Arriva il momento del grande salto, Sinisa giunge a Milanello per gestire il Milan. Non c'è più la squadra più titolata al mondo, la presidenza Berlusconi ha chiuso i rubinetti e Galliani deve fare i salti mortali per allestire una formazione che resti in alto per rispettare le ambizioni storiche dei rossoneri. Mihajlovic ha un compito difficile, ci mette grinta e passione, ma il matrimonio non convince. Il suo carattere spigoloso, la sua mancanza di gioco spumeggiante decretano una separazione anticipata a poche giornate dalla fine di una stagione deludente. Avrà il merito di lanciare prima di tutti un predestinato di sedici anni: Gianluigi Donnarumma.

Gli anni del Toro e la parentesi Lisbona

Il Torino diventa la nuova casa di Sinisa, anche qui si coltivano ambizioni d’Europa e il suo carattere si sposa bene con la mentalità guerriera dei granata. Il primo anno le cose funzionano bene, anche grazie alle magie del suo conterraneo Adem Ljajic e a un 4-3-3 offensivo e arrembante, ma il treno arresta la sua corsa soltanto un anno e mezzo dopo, nel gennaio del 2018, quando il presidente Cairo lo solleva dal suo incarico dopo una sconfitta per 2 a 0 nel derby con la Juventus. Successivamente Mihajlovic tenta l’esperienza in Portogallo, ma durerà poco meno di dieci giorni. Allo Sporting Lisbona le cose sono caotiche, arriva una nuova presidenza che di fatto sceglie un altro allenatore. Sinisa non disputerà mai una partita coi lusitani.
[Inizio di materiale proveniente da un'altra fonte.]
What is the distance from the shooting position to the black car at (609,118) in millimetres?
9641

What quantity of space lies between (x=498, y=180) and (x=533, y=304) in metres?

Bologna come ultima tappa per Mihajlovic

Dopo la prima esperienza poco fortunata, Mihajlovic viene chiamato nuovamente a guidare i rossoblu. Il suo curriculum adesso è molto più pesante e prestigioso, il suo gioco più consolidato e le sue formazioni si contraddistinguono per veemenza e carattere. Saranno quattro anni intensi, fatti di alti e bassi, di emozioni e forti sentimenti. Il serbo si lega alla città e ai suoi giocatori, quando scoprirà di essere malato tutti si stringeranno intorno a lui per dargli forza nel momento più difficile. La sua squadra si amalgamerà ancora di più in nome del proprio mister, che per molto tempo dovrà assentarsi forzatamente per le cure contro la leucemia. Torna in campo con i segni evidenti del suo percorso clinico, lo farà per dare un esempio a tutti, che si può lottare anche contro uno spauracchio del genere, contro la paura della morte.

sinisa mihajlovic

Il Bologna, nel frattempo, si manterrà sempre sopra la linea di galleggiamento, almeno fino al settembre di quest’anno, quando la dirigenza decide di esonerarlo ingiustamente dopo una partenza zoppicante nelle prime cinque partite. Sarà l’ultimo e amaro capitolo della carriera sportiva di Mihajlovic, un momento intriso di cinismo e di vuoti sentimenti. Tra il 2012 e il 2013 guiderà anche la sua nazionale, la Serbia con alterne vicende.

Addio Sinisa, il

mondo del calcio piange uno dei suoi figli più brillanti, un vero guerriero caduto nella più dura delle battaglie. L’Italia si rammarica per la scomparsa di uno straniero diventato più italiano di tanti suoi figli di nascita.